Ultimately, the probability of President Trump’s impeachment will rest heavily on the midterm elections. First, it is unlikely that Mueller will offer a recommendation given the findings of his investigation until after the midterm elections. While the Special Counsel is under no obligation to adhere to the legislature’s timeline, restraint is Mueller’s best option in order to avoid influencing, or at least appearing to influence, the outcome of the election. Second, it remains in the hands of the soon-to-be-elected House of Representatives to choose a course of action based on Mueller’s recommendation. Many Republicans hold the conviction that following the midterm election, should a Democratic House of Representatives initiate the impeachment process, and should the Senate remain Republican, President Trump will remain in office. They go on to contend that just as the impeachment of President Clinton, Trump’s impeachment will help his approval ratings, securing his second term in 2020.
Viewed in a different, more significant light, the issue of impeachment in many ways transcends the specific situation of President Trump: currently, it manifests as a symbolic struggle between party interests and the tenets of democracy. As partisanship has grown, the democratic values and proceedings established to unite and protect the interests of the federal political body have merely been treated as tools to further short-term, unilateral interests. By extension, while partisan politics has corrupted the investigation process irreparably, it is indispensable to maintain the recognition that the issue of impeachment at its core is not partisan. Rather, it poses a challenging question of morality and commitment to democratic values with which all elected officials and constituents must come to grips. With the constant stream of scandals, it feels as though the gravity of the Presidential office has been diminished; although, one may make the argument that given events such as Nixon’s Watergate and Clinton’s Monica Lewinsky scandal, the Presidency may never have retained this gravity in the first place.

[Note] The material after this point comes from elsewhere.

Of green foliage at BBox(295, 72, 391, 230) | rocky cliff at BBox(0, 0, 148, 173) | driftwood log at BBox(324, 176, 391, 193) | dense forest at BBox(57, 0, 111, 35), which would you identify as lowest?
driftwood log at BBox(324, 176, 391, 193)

Nevertheless, impeachment was not intended to and should not be a device used to further the unilateral interests of one party, whether it be to remove an Executive of the opposition or as a re-election scheme for the incumbent. As the Mueller investigation continues to unfold, such an awareness must be kept in mind when examining the specific situation of President Trump. Ultimately, impeachment is a safeguard against tyranny and the abuse of high office. The ability to question the commitment of, and potentially remove, the Executive represents the sanctity of democracy and the sovereign right of individuals to representation that upholds not only their interests, but their honor.